Mitnahmeeffekte lassen sich reduzieren, indem die Zielgruppe möglichst einheitlich gehalten wird. Will heissen: Nur energieintensive Industriebetriebe sollten für einen solchen Mechanismus ins Auge gefasst werden. Diese verfügen über relativ ähnliche Voraussetzungen (grosser, konzentrierter Verbrauch, ähnliche Flexibilität). Das wäre am wirksamsten, denn so könnte mit wenigen Lastabwürfen kurzfristig relativ viel Nachfrage reduziert werden. Damit würde die Industrie in eine Vorleistung gehen, die einschneidende Massnahmen wie Kontingentierungen und Netzabschaltungen verhindert. Ein angenehmer Nebeneffekt dieses Ansatzes wäre schliesslich, dass eine derart begrenzte Auktion auch die Transaktionskosten im Zaum hält.

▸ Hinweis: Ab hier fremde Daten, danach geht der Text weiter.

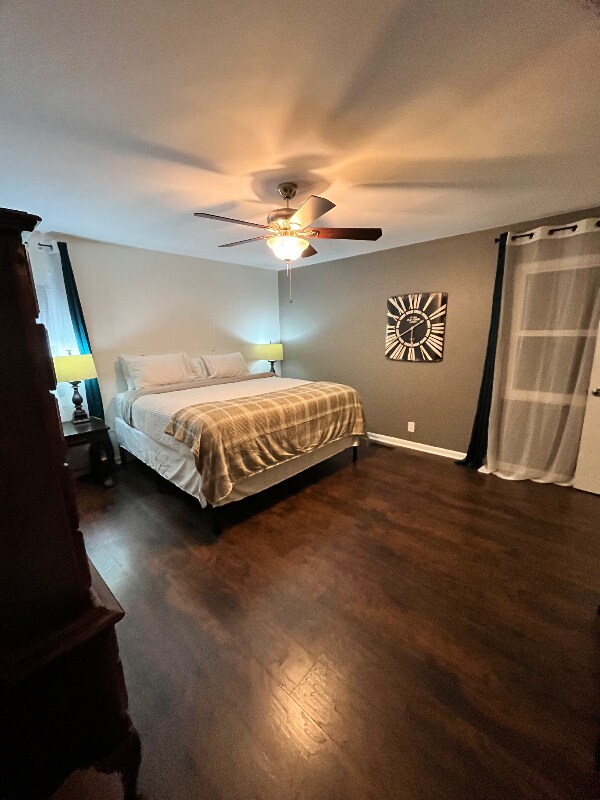 Foto del edificio - 3240 New Towne Rd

Auktionen können sinnvoll sein
Zu guter Letzt darf man bei einem Auktionsmechanismus das grosse Ganze nicht aus den Augen verlieren: In normalen Zeiten braucht es keine zusätzlichen Anreize des Staates für Effizienzmassnahmen oder Nachfragereduktion. Die Preissignale des Marktes schaffen genügend Anreize. Hingegen können sie sinnvoll sein, wenn die Systemstabilität gefährdet ist und es eine kurzfristige Reaktion braucht. Sparauktionen eignen sich als komplementäres Mittel zu anderen Reservebildungsmechanismen wie der Wasserkraftreserve oder den vom Bund angeschafften Gasturbinen. Diese Massnahmen helfen, Kontingentierungen oder gar Netzabschaltungen zu verhindern. Tritt trotz dieser Massnahmen tatsächlich der Kontingentierungsfall ein, bleibt der Handel von Kontingenten eine unerlässliche, letzte Absicherung.
Auch mittel- bis langfristig bleibt die Stossrichtung klar: Es braucht mehr Stromproduktion und eine sichere Energieversorgung, um Notfällen vorzubeugen. Um dann auch eine wirklich intelligente Nachfrageseite zu erreichen, braucht es keine staatlichen Auktionen, sondern die Strommarktöffnung und einen Investitions- und Innovationsschub.